School of Mathematics and Physics, North China Electric Power University, Beijing 102206, People's Republic of China.
School of Mathematics and Physics, University of Science and Technology Beijing, Beijing 100083, People's Republic of China.
Chaos. 2023 Jan;33(1):013118. doi: 10.1063/5.0102741.
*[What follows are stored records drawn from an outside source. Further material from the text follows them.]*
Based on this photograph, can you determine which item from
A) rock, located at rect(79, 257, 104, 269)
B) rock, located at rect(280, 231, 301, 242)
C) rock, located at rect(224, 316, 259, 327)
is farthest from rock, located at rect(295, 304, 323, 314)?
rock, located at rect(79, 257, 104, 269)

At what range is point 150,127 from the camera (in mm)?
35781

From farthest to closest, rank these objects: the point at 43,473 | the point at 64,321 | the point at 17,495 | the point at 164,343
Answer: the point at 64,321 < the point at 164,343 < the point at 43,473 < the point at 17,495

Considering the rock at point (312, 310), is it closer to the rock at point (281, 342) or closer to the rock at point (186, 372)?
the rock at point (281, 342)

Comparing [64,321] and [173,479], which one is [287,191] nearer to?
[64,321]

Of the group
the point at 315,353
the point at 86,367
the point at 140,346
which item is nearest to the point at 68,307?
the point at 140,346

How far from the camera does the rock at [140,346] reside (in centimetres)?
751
In the paper, we employ an improved physics-informed neural network (PINN) algorithm to investigate the data-driven nonlinear wave solutions to the nonlocal Davey-Stewartson (DS) I equation with parity-time (PT) symmetry, including the line breather, kink-shaped and W-shaped line rogue wave solutions. Both the PT symmetry and model are introduced into the loss function to strengthen the physical constraint. In addition, since the nonlocal DS I equation is a high-dimensional coupled system, this leads to an increase in the number of output results. The PT symmetry also needs to be learned that is not given in advance, which increases challenges in computing for multi-output neural networks. To address these problems, our objective is to assign various levels of weight to different items in the loss function. The experimental results show that the improved algorithm has better prediction accuracy to a certain extent compared with the original PINN algorithm. This approach is feasible to investigate complex nonlinear waves in a high-dimensional model with PT symmetry.
在本文中,我们采用改进的物理信息神经网络(PINN)算法来研究具有奇偶时间(PT)对称性的非局域 Davey-Stewartson(DS)I 方程的基于数据的非线性波解,包括线呼吸子、扭结形和 W 形线孤波解。PT 对称性和模型都被引入到损失函数中,以加强物理约束。此外,由于非局域 DS I 方程是一个高维耦合系统,这导致输出结果的数量增加。PT 对称性也需要学习,而不是预先给定的,这增加了多输出神经网络计算的挑战。为了解决这些问题,我们的目标是在损失函数中为不同的项分配不同的权重级别。实验结果表明,改进的算法在一定程度上比原始 PINN 算法具有更好的预测精度。这种方法可用于研究具有 PT 对称性的高维模型中的复杂非线性波。